** START OF Dataset records **

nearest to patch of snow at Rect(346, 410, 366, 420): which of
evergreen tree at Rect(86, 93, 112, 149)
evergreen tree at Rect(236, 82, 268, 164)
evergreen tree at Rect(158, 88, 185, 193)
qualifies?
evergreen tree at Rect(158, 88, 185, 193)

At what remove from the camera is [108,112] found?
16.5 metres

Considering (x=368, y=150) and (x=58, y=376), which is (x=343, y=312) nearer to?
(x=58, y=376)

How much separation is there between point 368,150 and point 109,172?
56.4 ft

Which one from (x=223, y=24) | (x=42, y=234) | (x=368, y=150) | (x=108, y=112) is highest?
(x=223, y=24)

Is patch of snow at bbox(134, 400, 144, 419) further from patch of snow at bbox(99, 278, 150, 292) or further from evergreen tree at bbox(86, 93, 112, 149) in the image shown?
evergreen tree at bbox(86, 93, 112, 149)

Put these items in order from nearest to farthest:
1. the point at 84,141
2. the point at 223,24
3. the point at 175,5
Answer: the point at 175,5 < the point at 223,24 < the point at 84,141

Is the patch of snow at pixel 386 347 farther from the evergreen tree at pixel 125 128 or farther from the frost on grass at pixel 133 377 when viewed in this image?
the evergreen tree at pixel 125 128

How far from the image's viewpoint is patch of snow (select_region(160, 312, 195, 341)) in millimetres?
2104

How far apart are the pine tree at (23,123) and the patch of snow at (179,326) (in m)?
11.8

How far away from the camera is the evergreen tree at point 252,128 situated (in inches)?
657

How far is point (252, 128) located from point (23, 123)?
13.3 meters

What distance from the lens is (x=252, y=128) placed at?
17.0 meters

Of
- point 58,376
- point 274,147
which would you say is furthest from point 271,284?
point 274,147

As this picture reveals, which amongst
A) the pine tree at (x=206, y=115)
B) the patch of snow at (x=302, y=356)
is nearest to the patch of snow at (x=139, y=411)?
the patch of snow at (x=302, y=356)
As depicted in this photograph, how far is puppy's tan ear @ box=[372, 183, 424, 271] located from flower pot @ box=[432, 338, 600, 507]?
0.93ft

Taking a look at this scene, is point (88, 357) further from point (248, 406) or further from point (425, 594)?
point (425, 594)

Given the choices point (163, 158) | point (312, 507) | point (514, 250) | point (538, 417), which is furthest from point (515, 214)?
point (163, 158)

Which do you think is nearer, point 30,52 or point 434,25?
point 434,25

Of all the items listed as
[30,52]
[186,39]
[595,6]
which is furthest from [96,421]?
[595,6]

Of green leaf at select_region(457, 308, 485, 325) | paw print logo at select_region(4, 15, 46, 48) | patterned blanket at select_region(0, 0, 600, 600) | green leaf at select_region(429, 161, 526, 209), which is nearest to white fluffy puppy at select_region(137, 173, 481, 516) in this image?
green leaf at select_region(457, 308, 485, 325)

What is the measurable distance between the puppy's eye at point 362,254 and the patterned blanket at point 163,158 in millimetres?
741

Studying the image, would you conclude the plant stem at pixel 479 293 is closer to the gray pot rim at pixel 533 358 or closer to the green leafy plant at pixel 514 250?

** END OF Dataset records **

## [What is needed]
Please reproduce all of the rows above verbatim, with no changes to wording, numbers or punctuation.

## [Exercise solution]
nearest to patch of snow at Rect(346, 410, 366, 420): which of
evergreen tree at Rect(86, 93, 112, 149)
evergreen tree at Rect(236, 82, 268, 164)
evergreen tree at Rect(158, 88, 185, 193)
qualifies?
evergreen tree at Rect(158, 88, 185, 193)

At what remove from the camera is [108,112] found?
16.5 metres

Considering (x=368, y=150) and (x=58, y=376), which is (x=343, y=312) nearer to?
(x=58, y=376)

How much separation is there between point 368,150 and point 109,172?
56.4 ft

Which one from (x=223, y=24) | (x=42, y=234) | (x=368, y=150) | (x=108, y=112) is highest?
(x=223, y=24)

Is patch of snow at bbox(134, 400, 144, 419) further from patch of snow at bbox(99, 278, 150, 292) or further from evergreen tree at bbox(86, 93, 112, 149) in the image shown?
evergreen tree at bbox(86, 93, 112, 149)

Put these items in order from nearest to farthest:
1. the point at 84,141
2. the point at 223,24
3. the point at 175,5
Answer: the point at 175,5 < the point at 223,24 < the point at 84,141

Is the patch of snow at pixel 386 347 farther from the evergreen tree at pixel 125 128 or farther from the frost on grass at pixel 133 377 when viewed in this image?
the evergreen tree at pixel 125 128

How far from the image's viewpoint is patch of snow (select_region(160, 312, 195, 341)) in millimetres?
2104

How far apart are the pine tree at (23,123) and the patch of snow at (179,326) (in m)?
11.8

How far away from the camera is the evergreen tree at point 252,128 situated (in inches)?
657

How far is point (252, 128) located from point (23, 123)?
13.3 meters

What distance from the lens is (x=252, y=128) placed at?
17.0 meters

Of
- point 58,376
- point 274,147
which would you say is furthest from point 271,284?
point 274,147

As this picture reveals, which amongst
A) the pine tree at (x=206, y=115)
B) the patch of snow at (x=302, y=356)
is nearest to the patch of snow at (x=139, y=411)?
the patch of snow at (x=302, y=356)
As depicted in this photograph, how far is puppy's tan ear @ box=[372, 183, 424, 271] located from flower pot @ box=[432, 338, 600, 507]?
0.93ft

Taking a look at this scene, is point (88, 357) further from point (248, 406) or further from point (425, 594)?
point (425, 594)

Given the choices point (163, 158) | point (312, 507) | point (514, 250) | point (538, 417), which is furthest from point (515, 214)?
point (163, 158)

Which do you think is nearer, point 30,52 or point 434,25?
point 434,25

Of all the items listed as
[30,52]
[186,39]
[595,6]
which is furthest from [96,421]?
[595,6]

Of green leaf at select_region(457, 308, 485, 325) | paw print logo at select_region(4, 15, 46, 48) | patterned blanket at select_region(0, 0, 600, 600) | green leaf at select_region(429, 161, 526, 209), which is nearest to white fluffy puppy at select_region(137, 173, 481, 516) in this image?
green leaf at select_region(457, 308, 485, 325)

What is the measurable distance between the puppy's eye at point 362,254 and the patterned blanket at point 163,158 in millimetres?
741

Studying the image, would you conclude the plant stem at pixel 479 293 is closer to the gray pot rim at pixel 533 358 or closer to the green leafy plant at pixel 514 250?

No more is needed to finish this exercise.